STI contends that the arbitrator exhibited a manifest disregard of the law by failing to properly apply the provisions of the UN Convention on Contracts for the International Sale of Goods pertaining to oral contracts and specification of goods by display of a model or exemplar. The Court rejected these arguments in its earlier opinion because they merely seek to relitigate the arbitrator's application of the law to contested facts. Smarter Tools, 2019 WL 1349527, at *4. That is all the more true when considering the final amended award, which provides greater detail on the arbitrator's reasoning. The arbitrator was free to determine that STI's evidence of an oral contract was not credible or was not enough to support an inference that SENCI agreed to product specifications not included in the purchase orders. The FAA forbids this Court from sifting through the seven days of evidentiary hearings before the arbitrator to re-weigh the evidence anew. See Wallace, 378 F.3d at 190; Final Amended Award, Claims ¶ 4.

Because there is at least a "barely colorable justification for the outcome reached," even if STI believes the arbitrator did not give appropriate weight to all its arguments or overlooked some pieces of evidence, the Court must confirm the award. Id. at 190.

C. The Arbitrator Did Not Exceed His Authority

Finally, STI contends that the arbitrator exceeded his authority because he issued the award in a manner not prescribed by the parties' arbitration agreement. STI advances two arguments in support of this proposition. Both lack merit.

First, STI cites General Re Life Insurance Corp. v.
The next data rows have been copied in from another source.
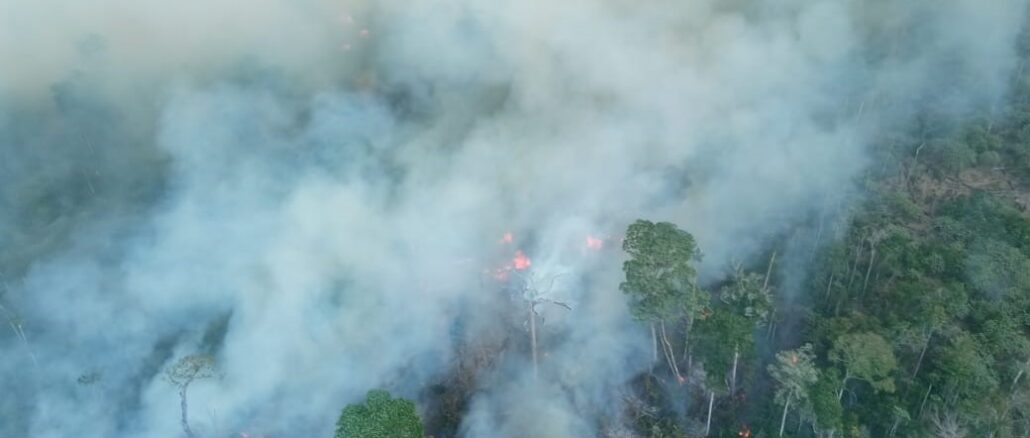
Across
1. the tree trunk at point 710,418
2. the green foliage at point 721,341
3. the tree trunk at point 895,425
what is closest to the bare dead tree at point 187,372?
the green foliage at point 721,341

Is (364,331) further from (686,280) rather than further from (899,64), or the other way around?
(899,64)

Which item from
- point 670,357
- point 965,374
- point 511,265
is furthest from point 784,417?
point 511,265

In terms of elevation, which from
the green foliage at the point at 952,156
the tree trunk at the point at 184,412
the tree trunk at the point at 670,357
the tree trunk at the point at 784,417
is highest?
the green foliage at the point at 952,156

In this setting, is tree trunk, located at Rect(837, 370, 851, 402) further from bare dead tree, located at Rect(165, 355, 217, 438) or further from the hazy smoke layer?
bare dead tree, located at Rect(165, 355, 217, 438)

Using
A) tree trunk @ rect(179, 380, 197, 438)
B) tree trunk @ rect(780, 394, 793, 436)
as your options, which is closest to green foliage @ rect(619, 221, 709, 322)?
tree trunk @ rect(780, 394, 793, 436)

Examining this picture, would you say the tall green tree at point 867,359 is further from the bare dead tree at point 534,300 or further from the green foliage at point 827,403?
the bare dead tree at point 534,300

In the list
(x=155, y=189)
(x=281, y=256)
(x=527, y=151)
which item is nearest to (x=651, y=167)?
(x=527, y=151)

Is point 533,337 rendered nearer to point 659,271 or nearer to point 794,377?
point 659,271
Lincoln National Life Insurance Co., 909 F.3d 544 (2d Cir. 2018), to argue that pursuant to the functus officio doctrine, the arbitrator lacked the authority to issue an amended award following remand from this Court. But that case stands for the exact opposite proposition. In General Re, the Second Circuit "join[ed] the Third, Fifth, Sixth, Seventh, and Ninth Circuits in recognizing an exception to functus officio where an arbitral award fails to address a contingency that later arises or when the award is susceptible to more than one interpretation." Id. at 548 (internal quotation marks and citation omitted). As an example of this exception, the Second Circuit cited the "well-settled rule" that a district court should remand an ambiguous award to the arbitrator for clarification and that an arbitrator does not act functus officio on remand from a district court. Id. at 549.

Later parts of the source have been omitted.